**Direction:** Update the lines from the one that contains "How large a" down to the last line, changing "vantage point" to "camera position" and leaving everything else as it is. Return only those lines.

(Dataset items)
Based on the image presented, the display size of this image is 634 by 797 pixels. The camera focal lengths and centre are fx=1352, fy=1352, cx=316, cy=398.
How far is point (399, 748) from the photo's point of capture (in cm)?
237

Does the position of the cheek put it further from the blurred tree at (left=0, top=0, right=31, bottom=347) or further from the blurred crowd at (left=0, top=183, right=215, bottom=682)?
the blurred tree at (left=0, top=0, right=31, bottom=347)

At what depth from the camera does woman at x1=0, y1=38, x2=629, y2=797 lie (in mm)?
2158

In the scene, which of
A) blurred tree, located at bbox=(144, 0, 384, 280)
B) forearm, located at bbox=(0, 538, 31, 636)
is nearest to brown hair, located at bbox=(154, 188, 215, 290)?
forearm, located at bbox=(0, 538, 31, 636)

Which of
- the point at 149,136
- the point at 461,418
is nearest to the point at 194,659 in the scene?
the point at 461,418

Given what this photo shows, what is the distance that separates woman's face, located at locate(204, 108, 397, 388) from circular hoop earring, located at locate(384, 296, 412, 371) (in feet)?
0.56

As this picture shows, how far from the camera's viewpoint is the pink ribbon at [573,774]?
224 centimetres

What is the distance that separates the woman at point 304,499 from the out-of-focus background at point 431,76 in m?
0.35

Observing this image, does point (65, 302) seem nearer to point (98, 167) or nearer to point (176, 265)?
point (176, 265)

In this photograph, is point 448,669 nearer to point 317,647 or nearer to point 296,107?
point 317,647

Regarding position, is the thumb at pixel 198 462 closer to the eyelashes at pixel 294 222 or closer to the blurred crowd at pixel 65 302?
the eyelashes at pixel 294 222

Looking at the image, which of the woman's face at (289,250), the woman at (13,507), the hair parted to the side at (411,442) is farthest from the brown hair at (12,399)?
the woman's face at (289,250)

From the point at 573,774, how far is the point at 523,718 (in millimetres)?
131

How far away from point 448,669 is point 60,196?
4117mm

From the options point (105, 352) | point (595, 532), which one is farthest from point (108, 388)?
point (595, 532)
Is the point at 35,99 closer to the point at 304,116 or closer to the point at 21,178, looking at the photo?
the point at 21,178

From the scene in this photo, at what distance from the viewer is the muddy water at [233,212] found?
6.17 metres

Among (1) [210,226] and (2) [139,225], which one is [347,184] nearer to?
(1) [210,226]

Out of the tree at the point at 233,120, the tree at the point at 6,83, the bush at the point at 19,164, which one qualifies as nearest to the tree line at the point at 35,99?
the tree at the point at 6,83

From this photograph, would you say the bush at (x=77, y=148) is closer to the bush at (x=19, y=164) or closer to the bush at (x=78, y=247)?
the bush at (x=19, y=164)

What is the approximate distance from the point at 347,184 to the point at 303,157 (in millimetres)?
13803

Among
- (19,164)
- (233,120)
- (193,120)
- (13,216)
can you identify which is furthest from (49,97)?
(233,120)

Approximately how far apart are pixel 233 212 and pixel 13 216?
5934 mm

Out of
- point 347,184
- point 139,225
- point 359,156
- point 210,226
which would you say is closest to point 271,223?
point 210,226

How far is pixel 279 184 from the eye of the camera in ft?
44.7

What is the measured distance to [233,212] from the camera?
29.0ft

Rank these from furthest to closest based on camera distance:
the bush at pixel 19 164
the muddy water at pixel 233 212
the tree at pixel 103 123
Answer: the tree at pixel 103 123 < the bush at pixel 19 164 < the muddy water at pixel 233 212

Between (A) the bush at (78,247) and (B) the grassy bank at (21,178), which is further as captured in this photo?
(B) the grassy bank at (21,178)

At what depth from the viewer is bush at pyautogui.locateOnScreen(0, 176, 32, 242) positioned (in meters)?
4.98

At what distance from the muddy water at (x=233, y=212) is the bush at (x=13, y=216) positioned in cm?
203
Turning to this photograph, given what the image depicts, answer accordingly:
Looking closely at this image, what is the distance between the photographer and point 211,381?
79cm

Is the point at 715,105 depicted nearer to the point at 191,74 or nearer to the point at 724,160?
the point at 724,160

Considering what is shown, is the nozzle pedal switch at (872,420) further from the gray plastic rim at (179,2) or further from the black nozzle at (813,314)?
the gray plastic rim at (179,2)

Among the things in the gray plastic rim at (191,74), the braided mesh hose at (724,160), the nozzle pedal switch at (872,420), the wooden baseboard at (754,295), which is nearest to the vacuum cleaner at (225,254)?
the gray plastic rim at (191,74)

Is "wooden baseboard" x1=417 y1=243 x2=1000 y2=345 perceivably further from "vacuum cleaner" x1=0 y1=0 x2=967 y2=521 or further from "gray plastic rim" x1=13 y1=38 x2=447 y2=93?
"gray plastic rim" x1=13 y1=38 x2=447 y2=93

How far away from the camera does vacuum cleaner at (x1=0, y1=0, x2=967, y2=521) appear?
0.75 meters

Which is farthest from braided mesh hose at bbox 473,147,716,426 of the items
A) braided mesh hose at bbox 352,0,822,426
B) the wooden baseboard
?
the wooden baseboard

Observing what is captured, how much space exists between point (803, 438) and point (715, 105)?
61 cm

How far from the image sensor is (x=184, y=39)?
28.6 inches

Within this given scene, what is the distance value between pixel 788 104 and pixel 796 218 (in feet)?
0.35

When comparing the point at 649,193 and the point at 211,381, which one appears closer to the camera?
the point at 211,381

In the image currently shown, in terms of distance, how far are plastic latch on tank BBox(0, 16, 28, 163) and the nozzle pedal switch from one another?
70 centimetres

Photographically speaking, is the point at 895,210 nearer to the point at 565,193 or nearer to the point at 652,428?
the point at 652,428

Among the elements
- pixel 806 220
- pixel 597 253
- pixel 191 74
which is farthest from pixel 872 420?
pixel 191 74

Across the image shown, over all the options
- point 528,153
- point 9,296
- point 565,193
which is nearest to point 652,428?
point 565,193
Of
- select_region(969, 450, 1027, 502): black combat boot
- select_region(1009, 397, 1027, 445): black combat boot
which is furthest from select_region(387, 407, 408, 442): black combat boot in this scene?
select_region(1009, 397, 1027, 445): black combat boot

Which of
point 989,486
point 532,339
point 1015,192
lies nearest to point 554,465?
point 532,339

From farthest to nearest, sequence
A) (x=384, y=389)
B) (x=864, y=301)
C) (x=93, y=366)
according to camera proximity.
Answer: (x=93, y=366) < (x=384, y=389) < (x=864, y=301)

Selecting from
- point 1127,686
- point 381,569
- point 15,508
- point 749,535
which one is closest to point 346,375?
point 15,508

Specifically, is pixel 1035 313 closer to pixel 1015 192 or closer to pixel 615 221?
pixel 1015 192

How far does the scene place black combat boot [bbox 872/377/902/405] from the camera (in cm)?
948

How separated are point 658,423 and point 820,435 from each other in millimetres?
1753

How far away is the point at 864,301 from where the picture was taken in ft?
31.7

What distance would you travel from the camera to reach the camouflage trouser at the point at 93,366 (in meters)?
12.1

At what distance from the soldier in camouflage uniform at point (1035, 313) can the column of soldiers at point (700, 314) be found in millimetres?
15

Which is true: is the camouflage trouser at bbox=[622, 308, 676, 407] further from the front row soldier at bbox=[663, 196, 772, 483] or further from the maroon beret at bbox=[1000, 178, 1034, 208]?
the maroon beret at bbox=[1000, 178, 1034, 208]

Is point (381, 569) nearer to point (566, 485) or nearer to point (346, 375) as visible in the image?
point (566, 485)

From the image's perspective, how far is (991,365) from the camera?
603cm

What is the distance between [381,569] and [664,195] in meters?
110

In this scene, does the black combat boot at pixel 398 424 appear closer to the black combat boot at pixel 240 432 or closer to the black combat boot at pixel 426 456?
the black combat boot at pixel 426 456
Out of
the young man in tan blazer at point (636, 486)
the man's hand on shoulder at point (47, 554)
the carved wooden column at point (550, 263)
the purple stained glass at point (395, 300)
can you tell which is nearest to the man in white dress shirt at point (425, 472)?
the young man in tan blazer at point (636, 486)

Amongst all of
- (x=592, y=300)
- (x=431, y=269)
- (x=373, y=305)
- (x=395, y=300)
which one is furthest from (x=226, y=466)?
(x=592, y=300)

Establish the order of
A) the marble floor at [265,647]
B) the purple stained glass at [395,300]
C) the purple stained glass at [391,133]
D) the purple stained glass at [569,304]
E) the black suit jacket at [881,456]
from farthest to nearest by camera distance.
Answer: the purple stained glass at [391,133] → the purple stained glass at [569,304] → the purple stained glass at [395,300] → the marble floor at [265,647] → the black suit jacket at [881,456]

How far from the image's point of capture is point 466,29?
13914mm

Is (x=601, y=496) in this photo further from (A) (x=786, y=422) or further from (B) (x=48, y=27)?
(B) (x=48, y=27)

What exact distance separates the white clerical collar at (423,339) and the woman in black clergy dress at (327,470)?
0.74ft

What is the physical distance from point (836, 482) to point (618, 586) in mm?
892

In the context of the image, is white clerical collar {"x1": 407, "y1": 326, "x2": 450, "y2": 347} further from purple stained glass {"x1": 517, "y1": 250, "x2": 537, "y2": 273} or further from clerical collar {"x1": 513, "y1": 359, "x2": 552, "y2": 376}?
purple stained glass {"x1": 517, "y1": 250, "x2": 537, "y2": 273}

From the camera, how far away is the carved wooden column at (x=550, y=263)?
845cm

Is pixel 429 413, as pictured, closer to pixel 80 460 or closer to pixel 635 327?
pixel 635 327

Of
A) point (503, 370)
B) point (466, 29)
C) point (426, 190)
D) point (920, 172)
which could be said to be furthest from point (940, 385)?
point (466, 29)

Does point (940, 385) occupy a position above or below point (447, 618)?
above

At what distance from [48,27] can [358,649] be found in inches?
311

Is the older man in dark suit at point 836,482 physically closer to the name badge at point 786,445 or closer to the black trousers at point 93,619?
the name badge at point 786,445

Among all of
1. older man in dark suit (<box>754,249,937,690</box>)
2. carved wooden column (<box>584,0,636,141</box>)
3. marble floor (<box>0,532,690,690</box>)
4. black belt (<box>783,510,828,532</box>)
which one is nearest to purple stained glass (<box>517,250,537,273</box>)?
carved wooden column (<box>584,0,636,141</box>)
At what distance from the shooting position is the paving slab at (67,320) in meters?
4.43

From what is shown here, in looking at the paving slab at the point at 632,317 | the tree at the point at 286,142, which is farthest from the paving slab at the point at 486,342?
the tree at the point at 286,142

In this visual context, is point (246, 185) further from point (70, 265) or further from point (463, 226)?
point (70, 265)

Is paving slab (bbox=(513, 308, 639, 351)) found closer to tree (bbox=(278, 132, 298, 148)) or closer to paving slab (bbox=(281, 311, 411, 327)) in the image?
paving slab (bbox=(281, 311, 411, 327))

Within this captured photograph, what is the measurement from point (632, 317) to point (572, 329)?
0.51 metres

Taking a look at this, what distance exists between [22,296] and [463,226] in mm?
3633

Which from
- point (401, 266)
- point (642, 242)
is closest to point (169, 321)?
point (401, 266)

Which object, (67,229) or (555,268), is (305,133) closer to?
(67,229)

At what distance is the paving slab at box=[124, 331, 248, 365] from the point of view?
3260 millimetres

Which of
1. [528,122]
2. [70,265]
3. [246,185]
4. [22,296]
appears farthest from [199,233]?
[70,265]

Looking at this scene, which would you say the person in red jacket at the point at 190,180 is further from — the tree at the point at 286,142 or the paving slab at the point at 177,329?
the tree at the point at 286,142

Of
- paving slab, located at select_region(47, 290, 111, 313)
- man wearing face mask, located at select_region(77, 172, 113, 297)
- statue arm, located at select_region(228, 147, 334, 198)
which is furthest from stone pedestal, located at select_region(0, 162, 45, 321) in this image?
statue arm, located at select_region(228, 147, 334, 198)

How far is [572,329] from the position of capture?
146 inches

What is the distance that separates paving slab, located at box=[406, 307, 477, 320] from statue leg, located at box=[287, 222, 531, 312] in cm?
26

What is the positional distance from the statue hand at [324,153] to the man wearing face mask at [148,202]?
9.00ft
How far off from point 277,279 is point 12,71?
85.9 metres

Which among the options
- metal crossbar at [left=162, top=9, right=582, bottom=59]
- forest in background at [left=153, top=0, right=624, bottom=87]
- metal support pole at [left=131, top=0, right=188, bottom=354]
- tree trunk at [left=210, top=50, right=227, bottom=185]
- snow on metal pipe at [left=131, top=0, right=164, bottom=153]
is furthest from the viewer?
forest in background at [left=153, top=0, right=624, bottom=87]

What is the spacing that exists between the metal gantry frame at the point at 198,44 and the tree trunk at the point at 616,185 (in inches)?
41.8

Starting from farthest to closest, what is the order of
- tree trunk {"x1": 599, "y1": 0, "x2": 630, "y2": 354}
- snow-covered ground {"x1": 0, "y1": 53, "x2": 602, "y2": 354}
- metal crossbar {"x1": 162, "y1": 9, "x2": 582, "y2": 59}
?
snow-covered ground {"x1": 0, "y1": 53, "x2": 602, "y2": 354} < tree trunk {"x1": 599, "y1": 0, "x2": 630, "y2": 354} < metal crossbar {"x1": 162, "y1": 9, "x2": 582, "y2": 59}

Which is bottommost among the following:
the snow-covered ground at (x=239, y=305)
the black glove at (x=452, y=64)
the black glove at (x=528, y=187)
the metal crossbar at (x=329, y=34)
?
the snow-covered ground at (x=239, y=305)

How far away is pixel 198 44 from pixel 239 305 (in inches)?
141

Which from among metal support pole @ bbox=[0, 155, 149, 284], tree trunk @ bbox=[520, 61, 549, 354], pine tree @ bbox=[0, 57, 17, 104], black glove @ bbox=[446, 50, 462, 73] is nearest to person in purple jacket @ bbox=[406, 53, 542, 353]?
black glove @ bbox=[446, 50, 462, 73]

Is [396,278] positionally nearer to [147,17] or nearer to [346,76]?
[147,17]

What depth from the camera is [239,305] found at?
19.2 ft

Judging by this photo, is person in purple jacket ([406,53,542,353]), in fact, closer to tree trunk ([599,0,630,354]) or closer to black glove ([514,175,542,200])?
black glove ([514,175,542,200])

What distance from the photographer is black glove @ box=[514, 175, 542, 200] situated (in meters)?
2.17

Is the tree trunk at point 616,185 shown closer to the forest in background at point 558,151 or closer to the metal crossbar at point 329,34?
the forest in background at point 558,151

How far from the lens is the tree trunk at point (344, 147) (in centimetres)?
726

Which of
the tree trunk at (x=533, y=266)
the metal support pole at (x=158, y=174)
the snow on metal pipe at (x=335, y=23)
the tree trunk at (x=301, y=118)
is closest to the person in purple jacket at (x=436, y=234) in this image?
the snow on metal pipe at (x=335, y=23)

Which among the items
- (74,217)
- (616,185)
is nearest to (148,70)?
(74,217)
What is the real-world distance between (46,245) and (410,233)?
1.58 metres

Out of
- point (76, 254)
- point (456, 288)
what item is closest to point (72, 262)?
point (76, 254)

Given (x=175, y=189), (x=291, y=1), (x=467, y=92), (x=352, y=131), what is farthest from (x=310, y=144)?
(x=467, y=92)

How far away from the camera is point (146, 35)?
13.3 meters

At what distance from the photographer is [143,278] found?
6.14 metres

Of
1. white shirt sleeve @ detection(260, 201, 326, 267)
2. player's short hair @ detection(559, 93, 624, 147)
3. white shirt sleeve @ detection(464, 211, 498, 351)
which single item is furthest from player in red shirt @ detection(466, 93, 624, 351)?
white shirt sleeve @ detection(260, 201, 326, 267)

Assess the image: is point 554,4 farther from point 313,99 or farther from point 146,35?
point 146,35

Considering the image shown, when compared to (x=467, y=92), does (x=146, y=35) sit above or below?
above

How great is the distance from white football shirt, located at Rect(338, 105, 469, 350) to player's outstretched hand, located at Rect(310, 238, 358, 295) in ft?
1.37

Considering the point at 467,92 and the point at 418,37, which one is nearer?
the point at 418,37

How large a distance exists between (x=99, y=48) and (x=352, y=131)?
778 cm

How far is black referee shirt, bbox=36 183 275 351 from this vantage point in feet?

**Solved problem:**
How large a distance exists between (x=99, y=48) and (x=352, y=131)?
778 cm

How far is black referee shirt, bbox=36 183 275 351 from this camera position in feet?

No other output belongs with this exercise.